[Dataset entries]
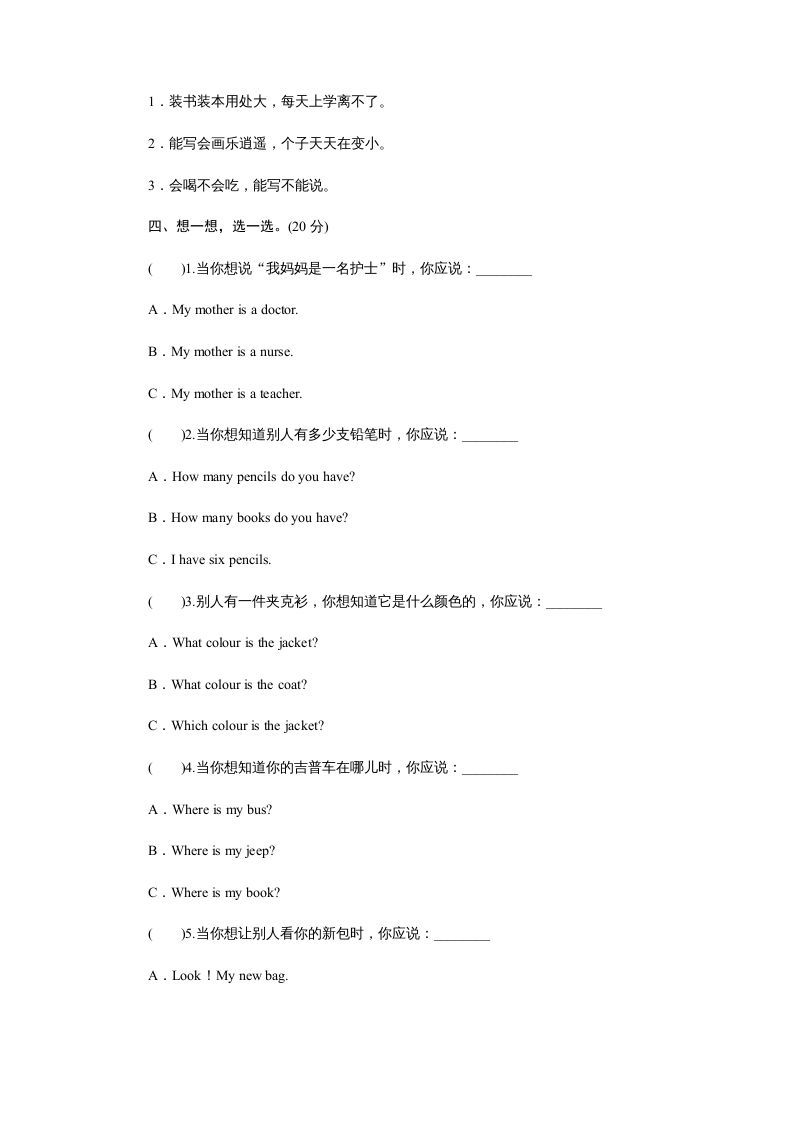 1．装书装本用处大，每天上学离不了。

2．能写会画乐逍遥，个子天天在变小。

3．会喝不会吃，能写不能说。

四、想一想，选一选。(20 分)

(　　)1.当你想说“我妈妈是一名护士”时，你应说：________

A．My mother is a doctor.

B．My mother is a nurse.

C．My mother is a teacher.

(　　)2.当你想知道别人有多少支铅笔时，你应说：________

A．How many pencils do you have?

B．How many books do you have?

C．I have six pencils.

(　　)3.别人有一件夹克衫，你想知道它是什么颜色的，你应说：________

A．What colour is the jacket?

B．What colour is the coat?

C．Which colour is the jacket?

(　　)4.当你想知道你的吉普车在哪儿时，你应说：________

A．Where is my bus?

B．Where is my jeep?

C．Where is my book?

(　　)5.当你想让别人看你的新包时，你应说：________

A．Look！My new bag.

| To do |
Repeat, exactly and in full, each line from the start of the data to the line that contains "C．I have six pencils.". Pictures do not go in.

| Response area |
 1．装书装本用处大，每天上学离不了。

2．能写会画乐逍遥，个子天天在变小。

3．会喝不会吃，能写不能说。

四、想一想，选一选。(20 分)

(　　)1.当你想说“我妈妈是一名护士”时，你应说：________

A．My mother is a doctor.

B．My mother is a nurse.

C．My mother is a teacher.

(　　)2.当你想知道别人有多少支铅笔时，你应说：________

A．How many pencils do you have?

B．How many books do you have?

C．I have six pencils.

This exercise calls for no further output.